たとえば、ほぼ円形をしているC2を山手トンネル、湾岸線を経由して一周したとする。そのまま葛西からC2内回りに戻り、また山手トンネルを通って初台南を通過。次の富ヶ谷の出口を出れば、ETCで請求される料金はわずか三百円(さらに深夜割引として、二割引きが適用される)となる。
走行距離にして約六十キロ。走行時間は一時間といったところか。気が向けば何周したってかまわないし、もちろん交通違反や犯罪ではない。

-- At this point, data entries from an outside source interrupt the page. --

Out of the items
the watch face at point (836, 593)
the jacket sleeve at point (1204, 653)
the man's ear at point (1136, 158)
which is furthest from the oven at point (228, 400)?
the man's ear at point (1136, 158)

ルートの選び方次第で、横浜方面なども含めた複雑なコースを組み立てられるし、それこそ一晩中延々と走り続けることもできる。
ケチくさいと思われるかもしれないが、三百円で首都高をどれだけ長く走れるかというチャレンジに、のめり込んでしまった時期がある。俺にとって数少ない、他愛もない趣味だ。

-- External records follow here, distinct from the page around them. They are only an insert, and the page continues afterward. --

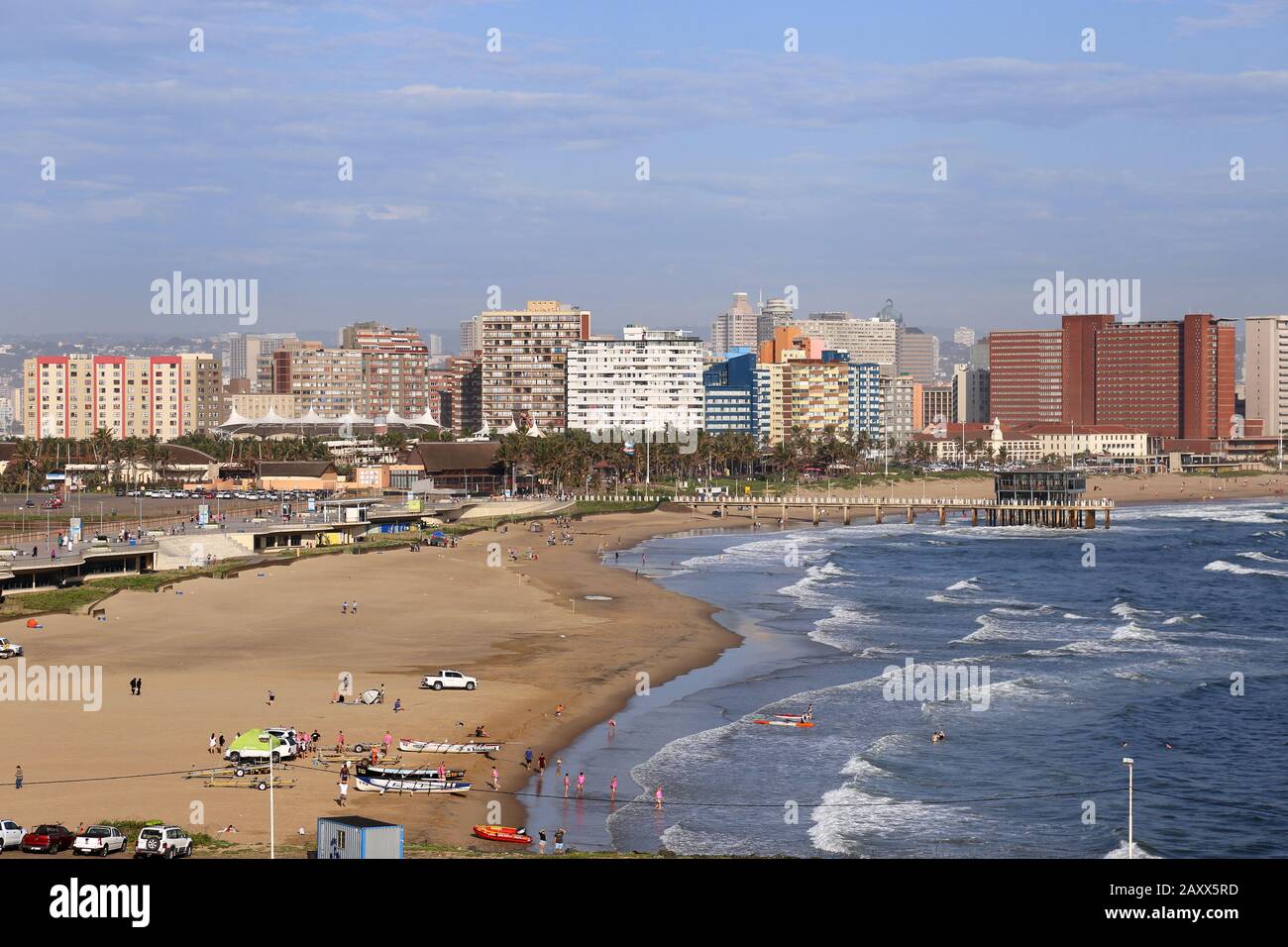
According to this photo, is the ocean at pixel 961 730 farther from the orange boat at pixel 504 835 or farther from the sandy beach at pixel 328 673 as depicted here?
the sandy beach at pixel 328 673

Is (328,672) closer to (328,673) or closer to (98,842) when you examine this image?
(328,673)

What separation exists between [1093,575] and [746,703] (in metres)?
52.2

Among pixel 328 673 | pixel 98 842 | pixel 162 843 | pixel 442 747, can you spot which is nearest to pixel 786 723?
Answer: pixel 442 747

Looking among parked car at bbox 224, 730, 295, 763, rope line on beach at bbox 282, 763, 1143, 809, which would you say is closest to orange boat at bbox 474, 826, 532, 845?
rope line on beach at bbox 282, 763, 1143, 809

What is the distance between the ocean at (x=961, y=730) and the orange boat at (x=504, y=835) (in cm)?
115

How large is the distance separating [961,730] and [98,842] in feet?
86.6

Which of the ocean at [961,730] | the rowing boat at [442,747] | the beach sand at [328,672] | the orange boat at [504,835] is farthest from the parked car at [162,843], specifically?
the rowing boat at [442,747]

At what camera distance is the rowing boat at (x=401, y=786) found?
3469 cm

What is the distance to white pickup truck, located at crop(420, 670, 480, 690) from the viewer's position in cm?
4810

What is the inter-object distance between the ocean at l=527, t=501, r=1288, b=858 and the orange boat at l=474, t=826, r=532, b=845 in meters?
1.15

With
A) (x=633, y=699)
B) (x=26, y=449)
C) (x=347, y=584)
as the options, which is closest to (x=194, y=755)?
(x=633, y=699)

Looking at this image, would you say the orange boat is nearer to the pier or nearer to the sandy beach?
the sandy beach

さて、深夜の運転にはどうしても音楽が欠かせない、と仰る向きもおありのことだろう。
定番級のジャズナンバーか、荘厳なムードあふれる交響曲か。はてまたビート激しめのロックや、ふだん聴きなれたポップスだって悪くない。
だが俺は、あえて無音を選ぶ。真夜中のドライブは、愛車と俺との静かな対話の時間だ。
真っ直ぐなアスファルトを滑るように進んでいく、直列六気筒エンジンが奏でるヴィンテージ・サウンドが、いつも俺を極上のリラックスタイムへと導いてくれるのだ。今も、こうして耳をすませば――
ガサッ ガサガサッ
ピピッ ピリピリリ
ごそごそ
ハムッ パリパリ ポリポリ パリポリパリポリ……
「……おい」
「ふぁい?」
「何してるんだ?」
「リュージさまも、食べます? ポテチ」
助手席のエルミヤさんが差し出したポテトチップスの袋の中に、無言のまま手を突っ込んだ。迂闊なことに、俺はこの娘の存在をすっかり忘れていた。

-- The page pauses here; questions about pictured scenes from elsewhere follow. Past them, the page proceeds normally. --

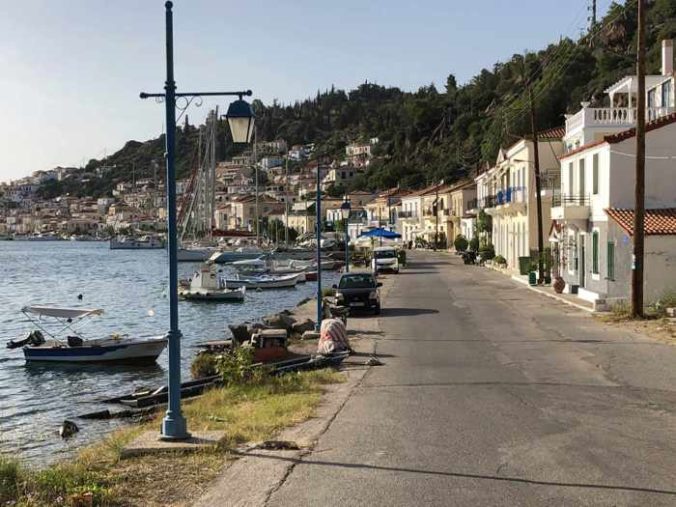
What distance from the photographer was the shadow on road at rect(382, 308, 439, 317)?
29.6 m

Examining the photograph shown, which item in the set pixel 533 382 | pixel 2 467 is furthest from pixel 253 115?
pixel 533 382

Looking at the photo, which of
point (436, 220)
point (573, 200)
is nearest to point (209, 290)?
point (573, 200)

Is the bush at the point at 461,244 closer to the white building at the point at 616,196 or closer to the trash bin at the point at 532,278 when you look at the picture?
the trash bin at the point at 532,278

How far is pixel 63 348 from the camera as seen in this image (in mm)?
26766

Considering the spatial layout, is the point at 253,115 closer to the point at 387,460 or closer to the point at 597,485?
the point at 387,460

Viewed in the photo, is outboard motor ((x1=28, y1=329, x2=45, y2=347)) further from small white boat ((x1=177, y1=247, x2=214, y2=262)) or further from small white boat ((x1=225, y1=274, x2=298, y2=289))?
small white boat ((x1=177, y1=247, x2=214, y2=262))

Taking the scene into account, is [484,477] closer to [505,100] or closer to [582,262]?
[582,262]

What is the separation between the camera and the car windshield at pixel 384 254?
58.7m

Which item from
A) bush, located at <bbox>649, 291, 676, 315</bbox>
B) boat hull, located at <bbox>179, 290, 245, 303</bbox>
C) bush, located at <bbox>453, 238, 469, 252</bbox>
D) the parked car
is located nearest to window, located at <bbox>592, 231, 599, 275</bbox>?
bush, located at <bbox>649, 291, 676, 315</bbox>

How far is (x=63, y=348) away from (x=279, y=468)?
1987 centimetres

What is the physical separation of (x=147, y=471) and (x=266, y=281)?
5519cm


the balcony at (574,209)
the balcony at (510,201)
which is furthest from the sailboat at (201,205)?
the balcony at (574,209)

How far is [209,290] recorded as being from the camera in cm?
5475

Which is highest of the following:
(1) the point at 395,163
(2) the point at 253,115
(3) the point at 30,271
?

「ところで、リュージさまはどのお味のポテトチップスが一番お好きなんですか? たしかにコンソメやのりしおも捨てがたいですし、辛いのも酸っぱいのもそれぞれに魅力があるんですけど……。うーん、でもなんだかんだ結局のところ、やっぱりうすしおに戻ってきてしまうって思いません?」
俺は嚙み砕いたチップスの欠片を飲み込むと、深くため息をついた。
「そうだなあ。俺的には、やっぱピザポテ……」
と言いかけて左を向くと、エルミヤさんはイヤホンをつけて、ポテチをかじりながらスマホでの動画鑑賞に没頭していた。俺は今夜の首都高クルージングを、C2一周で切り上げて早々に帰る決心をしたのだった。